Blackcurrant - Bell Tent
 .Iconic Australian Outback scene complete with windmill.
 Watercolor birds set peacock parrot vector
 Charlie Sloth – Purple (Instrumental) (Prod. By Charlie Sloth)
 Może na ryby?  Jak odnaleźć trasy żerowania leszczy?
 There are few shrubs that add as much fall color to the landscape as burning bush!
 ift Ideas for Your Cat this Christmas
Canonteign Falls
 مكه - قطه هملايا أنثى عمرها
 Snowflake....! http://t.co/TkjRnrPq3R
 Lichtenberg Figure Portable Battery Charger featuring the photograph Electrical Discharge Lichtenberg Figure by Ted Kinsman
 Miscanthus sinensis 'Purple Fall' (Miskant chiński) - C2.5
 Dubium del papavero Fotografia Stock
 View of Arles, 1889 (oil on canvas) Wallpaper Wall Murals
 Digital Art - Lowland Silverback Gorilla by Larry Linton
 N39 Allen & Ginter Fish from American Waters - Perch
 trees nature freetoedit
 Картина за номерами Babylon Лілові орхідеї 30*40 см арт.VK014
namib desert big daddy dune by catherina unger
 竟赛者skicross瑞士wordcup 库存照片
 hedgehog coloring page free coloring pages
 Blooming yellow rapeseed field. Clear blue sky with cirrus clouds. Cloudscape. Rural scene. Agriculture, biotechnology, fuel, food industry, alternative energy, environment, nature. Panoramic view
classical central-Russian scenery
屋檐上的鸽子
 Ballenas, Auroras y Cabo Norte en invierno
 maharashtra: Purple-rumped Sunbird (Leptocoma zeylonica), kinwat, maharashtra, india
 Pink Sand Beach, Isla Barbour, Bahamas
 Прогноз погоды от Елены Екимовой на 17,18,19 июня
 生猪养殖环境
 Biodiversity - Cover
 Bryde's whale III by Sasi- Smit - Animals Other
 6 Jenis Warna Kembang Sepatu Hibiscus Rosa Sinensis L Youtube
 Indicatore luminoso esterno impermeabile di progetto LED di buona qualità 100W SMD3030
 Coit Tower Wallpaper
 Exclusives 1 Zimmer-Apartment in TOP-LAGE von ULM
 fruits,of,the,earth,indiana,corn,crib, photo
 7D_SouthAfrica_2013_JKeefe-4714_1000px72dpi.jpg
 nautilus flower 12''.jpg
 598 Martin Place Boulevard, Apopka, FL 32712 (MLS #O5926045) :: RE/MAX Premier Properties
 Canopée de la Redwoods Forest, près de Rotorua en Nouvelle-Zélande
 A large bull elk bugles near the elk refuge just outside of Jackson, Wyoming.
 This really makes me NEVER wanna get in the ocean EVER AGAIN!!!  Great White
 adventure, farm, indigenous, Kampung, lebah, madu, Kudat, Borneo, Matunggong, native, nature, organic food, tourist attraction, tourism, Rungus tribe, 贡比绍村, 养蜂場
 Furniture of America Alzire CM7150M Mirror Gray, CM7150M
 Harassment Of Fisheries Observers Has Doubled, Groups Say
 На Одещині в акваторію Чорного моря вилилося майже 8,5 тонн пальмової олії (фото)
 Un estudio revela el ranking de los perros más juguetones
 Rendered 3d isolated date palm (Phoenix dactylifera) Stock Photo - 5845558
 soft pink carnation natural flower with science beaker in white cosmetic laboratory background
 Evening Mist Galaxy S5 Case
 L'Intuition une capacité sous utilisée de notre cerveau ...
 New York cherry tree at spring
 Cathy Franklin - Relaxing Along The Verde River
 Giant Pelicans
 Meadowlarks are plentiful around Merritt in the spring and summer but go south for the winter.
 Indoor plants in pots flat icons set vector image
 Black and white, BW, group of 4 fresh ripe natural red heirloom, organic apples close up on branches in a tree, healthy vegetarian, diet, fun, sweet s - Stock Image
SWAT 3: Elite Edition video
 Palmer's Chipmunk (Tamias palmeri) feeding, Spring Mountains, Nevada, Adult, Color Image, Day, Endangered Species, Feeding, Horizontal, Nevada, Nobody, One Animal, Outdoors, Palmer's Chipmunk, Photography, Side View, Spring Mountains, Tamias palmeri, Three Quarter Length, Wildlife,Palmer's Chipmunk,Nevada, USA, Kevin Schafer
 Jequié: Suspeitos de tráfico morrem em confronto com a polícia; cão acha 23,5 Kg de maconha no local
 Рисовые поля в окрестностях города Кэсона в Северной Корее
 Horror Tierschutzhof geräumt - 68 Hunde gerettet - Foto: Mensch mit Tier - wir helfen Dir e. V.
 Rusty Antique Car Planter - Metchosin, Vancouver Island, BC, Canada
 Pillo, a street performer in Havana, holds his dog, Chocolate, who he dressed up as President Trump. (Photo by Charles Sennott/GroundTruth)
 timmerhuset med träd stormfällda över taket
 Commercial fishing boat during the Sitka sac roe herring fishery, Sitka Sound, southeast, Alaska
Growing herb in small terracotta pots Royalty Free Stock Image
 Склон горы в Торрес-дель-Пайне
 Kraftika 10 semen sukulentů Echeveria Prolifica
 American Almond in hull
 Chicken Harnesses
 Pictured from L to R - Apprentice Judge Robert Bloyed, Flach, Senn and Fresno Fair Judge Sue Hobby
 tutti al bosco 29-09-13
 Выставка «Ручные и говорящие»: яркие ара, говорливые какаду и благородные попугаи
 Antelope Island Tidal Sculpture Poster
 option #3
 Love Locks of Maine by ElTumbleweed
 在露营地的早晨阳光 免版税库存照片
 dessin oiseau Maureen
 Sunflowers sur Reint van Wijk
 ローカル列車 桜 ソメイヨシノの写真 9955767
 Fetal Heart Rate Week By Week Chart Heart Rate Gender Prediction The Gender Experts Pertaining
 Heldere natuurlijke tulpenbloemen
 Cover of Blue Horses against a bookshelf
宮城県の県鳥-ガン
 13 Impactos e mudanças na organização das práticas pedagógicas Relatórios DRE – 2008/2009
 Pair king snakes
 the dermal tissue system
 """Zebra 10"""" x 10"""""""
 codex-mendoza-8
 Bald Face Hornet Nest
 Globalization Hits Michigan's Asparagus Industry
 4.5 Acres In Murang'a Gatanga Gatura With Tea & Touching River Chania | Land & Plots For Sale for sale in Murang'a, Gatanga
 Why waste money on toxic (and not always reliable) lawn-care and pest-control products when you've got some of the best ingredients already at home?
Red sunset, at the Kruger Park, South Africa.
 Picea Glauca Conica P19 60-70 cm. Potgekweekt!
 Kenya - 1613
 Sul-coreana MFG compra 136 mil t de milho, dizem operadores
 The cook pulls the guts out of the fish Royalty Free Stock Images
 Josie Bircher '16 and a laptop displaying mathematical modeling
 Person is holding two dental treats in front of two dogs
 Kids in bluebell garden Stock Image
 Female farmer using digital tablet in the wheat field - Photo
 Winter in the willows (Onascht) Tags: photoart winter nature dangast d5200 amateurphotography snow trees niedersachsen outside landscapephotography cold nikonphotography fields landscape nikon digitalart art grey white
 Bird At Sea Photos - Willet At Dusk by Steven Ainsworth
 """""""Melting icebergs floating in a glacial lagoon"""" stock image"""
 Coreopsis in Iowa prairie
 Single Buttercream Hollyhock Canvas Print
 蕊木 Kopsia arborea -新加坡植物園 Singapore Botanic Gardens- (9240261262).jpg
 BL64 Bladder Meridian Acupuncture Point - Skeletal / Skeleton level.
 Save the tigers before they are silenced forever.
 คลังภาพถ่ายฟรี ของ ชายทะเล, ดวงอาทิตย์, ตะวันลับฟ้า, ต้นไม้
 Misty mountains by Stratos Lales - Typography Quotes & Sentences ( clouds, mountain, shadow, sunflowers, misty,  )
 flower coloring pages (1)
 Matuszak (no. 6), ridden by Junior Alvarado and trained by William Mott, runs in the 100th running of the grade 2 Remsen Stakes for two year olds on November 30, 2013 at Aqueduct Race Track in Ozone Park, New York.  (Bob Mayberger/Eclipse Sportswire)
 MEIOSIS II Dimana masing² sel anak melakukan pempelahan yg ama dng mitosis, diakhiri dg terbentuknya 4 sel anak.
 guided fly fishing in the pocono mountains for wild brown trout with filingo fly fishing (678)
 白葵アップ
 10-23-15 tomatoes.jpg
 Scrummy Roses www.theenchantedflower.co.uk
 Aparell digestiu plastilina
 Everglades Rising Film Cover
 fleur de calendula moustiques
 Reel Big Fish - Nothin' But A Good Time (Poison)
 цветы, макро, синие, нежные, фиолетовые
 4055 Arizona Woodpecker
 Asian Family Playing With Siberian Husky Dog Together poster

**ASSIGNED TASK**
Return the opening line of the data and every line after it through the line containing "Dubium del papavero Fotografia Stock", please, exactly as written and with nothing added.

**SOLUTION TO THIS EXERCISE**
Blackcurrant - Bell Tent
 .Iconic Australian Outback scene complete with windmill.
 Watercolor birds set peacock parrot vector
 Charlie Sloth – Purple (Instrumental) (Prod. By Charlie Sloth)
 Może na ryby?  Jak odnaleźć trasy żerowania leszczy?
 There are few shrubs that add as much fall color to the landscape as burning bush!
 ift Ideas for Your Cat this Christmas
Canonteign Falls
 مكه - قطه هملايا أنثى عمرها
 Snowflake....! http://t.co/TkjRnrPq3R
 Lichtenberg Figure Portable Battery Charger featuring the photograph Electrical Discharge Lichtenberg Figure by Ted Kinsman
 Miscanthus sinensis 'Purple Fall' (Miskant chiński) - C2.5
 Dubium del papavero Fotografia Stock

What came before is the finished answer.